Erde beeinflusst Mondoberfläche

Altersfalten sind die häufigste Geländeform auf dem Mond: Über 3200 der typisch bis zu zehn Kilometer langen, aber weniger als hundert Meter hohen Auffaltungen hat die US-amerikanische Sonde Lunar Reconnaissance Orbiter (LRO) auf dem Erdtrabanten aufgespürt. Wie die LRO-Forscher berichten, sind die Falten geologisch jung und nicht regellos über die Mondoberfläche verteilt. Ihre Orientierung deute auf einen starken Einfluss der irdischen Gezeitenkräfte auf die Entstehung der Geländeformen hin, so die Wissenschaftler im Fachblatt „Geology“.

Ausschnitt der Mondoberfläche mit von oben nach untern verlaufender, dünner Verwerfung.
Typische Altersfalte auf dem Mond

„Ihre geringe Größe, ihr sauberes Erscheinungsbild, sowie die Überlagerungen mit Einschlagskratern deuten auf ein Alter von weniger als 50 Millionen Jahren.

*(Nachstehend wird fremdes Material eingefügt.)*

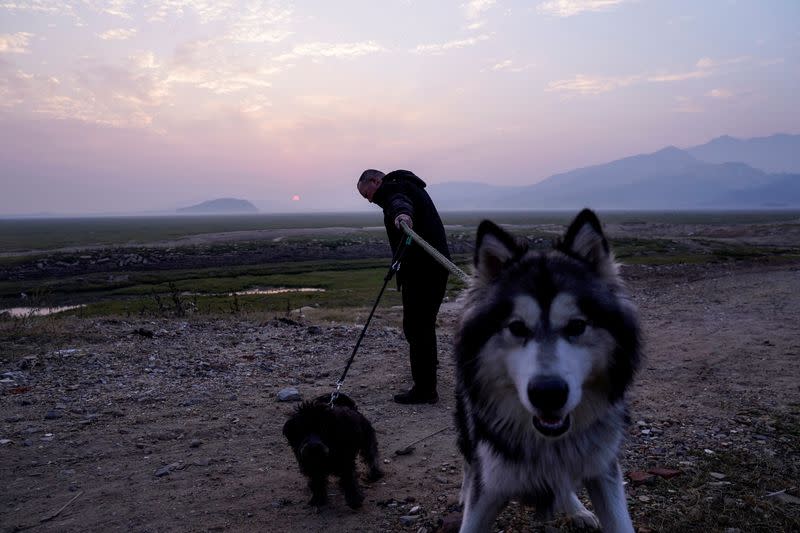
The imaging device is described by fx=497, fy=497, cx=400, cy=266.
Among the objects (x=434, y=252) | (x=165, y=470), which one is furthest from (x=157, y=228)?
(x=434, y=252)

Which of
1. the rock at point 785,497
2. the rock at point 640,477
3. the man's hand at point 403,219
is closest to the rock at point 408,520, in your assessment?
the rock at point 640,477

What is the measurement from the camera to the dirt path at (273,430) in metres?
4.11

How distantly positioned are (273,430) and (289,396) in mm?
996

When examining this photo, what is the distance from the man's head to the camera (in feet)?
22.3

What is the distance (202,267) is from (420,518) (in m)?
37.5

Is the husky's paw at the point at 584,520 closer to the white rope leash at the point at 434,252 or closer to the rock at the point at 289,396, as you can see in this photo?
the white rope leash at the point at 434,252

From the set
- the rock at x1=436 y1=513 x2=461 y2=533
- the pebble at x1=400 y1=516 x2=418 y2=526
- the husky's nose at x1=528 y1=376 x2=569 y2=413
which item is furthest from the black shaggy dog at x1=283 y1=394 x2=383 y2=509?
the husky's nose at x1=528 y1=376 x2=569 y2=413

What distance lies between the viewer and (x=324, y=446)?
4156 millimetres

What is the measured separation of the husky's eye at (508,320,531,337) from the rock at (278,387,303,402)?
4.73 metres

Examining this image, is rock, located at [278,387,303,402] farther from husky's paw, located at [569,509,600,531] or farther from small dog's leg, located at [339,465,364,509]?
husky's paw, located at [569,509,600,531]

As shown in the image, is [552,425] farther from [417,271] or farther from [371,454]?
[417,271]

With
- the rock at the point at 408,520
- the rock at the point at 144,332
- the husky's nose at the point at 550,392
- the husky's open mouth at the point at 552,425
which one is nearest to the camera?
the husky's nose at the point at 550,392

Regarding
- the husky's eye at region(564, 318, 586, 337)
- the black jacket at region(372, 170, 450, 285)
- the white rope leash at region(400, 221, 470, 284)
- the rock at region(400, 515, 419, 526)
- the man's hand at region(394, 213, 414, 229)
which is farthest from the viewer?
the black jacket at region(372, 170, 450, 285)

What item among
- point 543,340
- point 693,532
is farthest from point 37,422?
point 693,532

Möglicherweise bilden sich diese Strukturen bis in die heutige Zeit“, schreiben Thomas Watters von der Smithsonian Institution in Washington und seine Kollegen. Als Hauptursache dafür sehen die Forscher ein langsames Schrumpfen des Erdtrabanten durch die Abkühlung seines immer noch heißen Kerns.

Wäre dies allerdings die alleinige Ursache, so müssten die Altersfalten mit rein zufälligen, isotropen Orientierungen über die Mondoberfläche verteilt sein. „Das ist jedoch nicht das, was wir gefunden haben“, so Watters. „Es gibt ein klares Muster in der Orientierung der Falten, das auf einen weiteren global agierenden Einfluss hindeutet.“ Und dieser Einfluss stamme, so Watters und seine Kollegen, nicht vom Mond selbst, sondern von der Erde. Die Anziehungskraft des Planeten verursacht starke Gezeitenbewegungen auf der Mondoberfläche – also periodische Aufwölbungen und Absenkungen. Dieser zusätzliche Stress beeinflusse die Orientierung der lunaren Altersfalten.

Die Übereinstimmung der Verteilung der Orientierungen mit den Vorhersagen von Computermodellen, die sowohl eine Kontraktion des Mondes durch Abkühlung als auch die Gezeitenkräfte berücksichtigen, sei „verblüffend“, so Watters. Wenn solche Falten sich auch heute noch bilden, müsste dieser Prozess mit seismischen Erschütterungen verbunden sein. Und diese müssten dann im Apogäum, also zum Zeitpunkt der Erdnähe des Mondes, häufiger auftreten. Die Forscher hoffen daher auf die Installation eines Netzes seismischer Stationen auf dem Erdtrabanten, um die Bildung neuer Altersfalten vor Ort registrieren zu können.